Edi Clavo es un batería conocido principalmente por su trabajo en la seminal formación Gabinete Caligari, allá por los dorados ochenta y convulsos noventa. Músico y escritor, este madrileño ha publicado recientemente su segundo libro, titulado “Electricidad revisitada” (Ed. Milenio 2015), un trabajo de memorias selectivas donde describe su paso por el mundo del rock español así como su devenir profesional, comienzos, la cima y decadencia con Gabinete Caligari, etc.

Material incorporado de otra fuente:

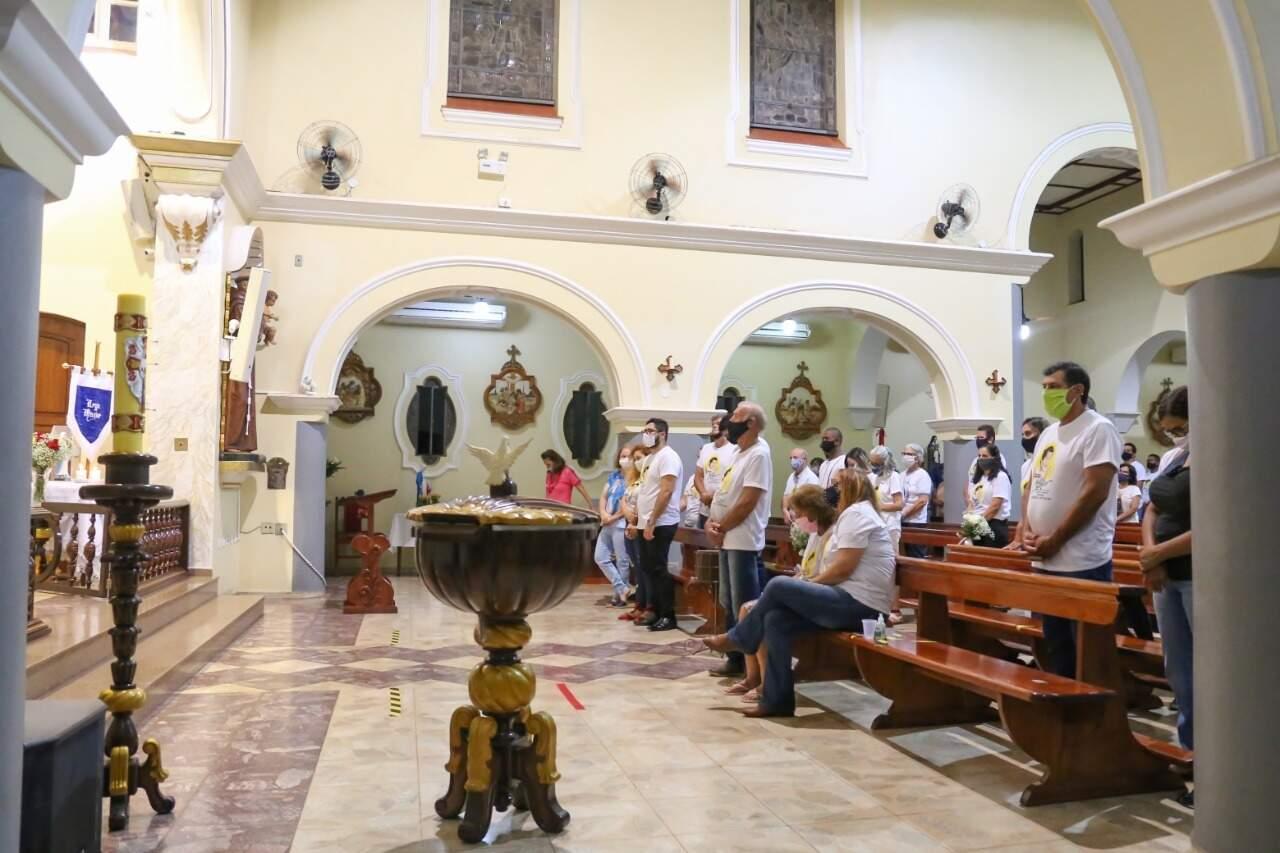 Cerca de 60 pessoas compareceram a cerimônia . (Foto: Paulo Francis)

También analiza todas y cada una de las baterías con las que ha tocado, sus características, medidas, sonido y procedencia, así como sus influencias, maestros y peculiaridades técnicas.

Hace unos días tuve la ocasión de conocerlo personalmente aquí en Logroño, ya que ambos coincidimos como ponentes en el Curso de Verano ‘Identidad y Música’ de la Universidad de La Rioja (Sergio, ¡eres un crack!). Y allí surgió el contacto y la posibilidad de acercarlo hasta este blog para el deleite de sus lectores.

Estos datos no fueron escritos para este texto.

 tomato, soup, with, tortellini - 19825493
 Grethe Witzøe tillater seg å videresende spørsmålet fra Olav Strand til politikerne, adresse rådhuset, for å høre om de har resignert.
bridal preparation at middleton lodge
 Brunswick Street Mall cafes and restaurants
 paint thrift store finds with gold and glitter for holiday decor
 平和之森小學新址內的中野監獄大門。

Edi, ¿a qué edad empezaste a tocar la batería?.

La primera vez que me senté frente a una batería yo tenía 13 años. Recuerdo que era una flamante Ludwig Hollywood (Blue Sparkle) del hermano mayor de un amigo cubano. Más tarde, ya con 16 años, me prestaron una Bruno destartalada con la que empecé a tocar propiamente en un local con otros músicos.

¿Qué te motivó para escoger este instrumento?.

Siempre sentí una fascinación especial por las baterías, por la cantidad de elementos a mi disposición: caja, bombo, timbales, platos, pedales…

¿Cuáles fueron tus principales referencias a la batería en tus comienzos?.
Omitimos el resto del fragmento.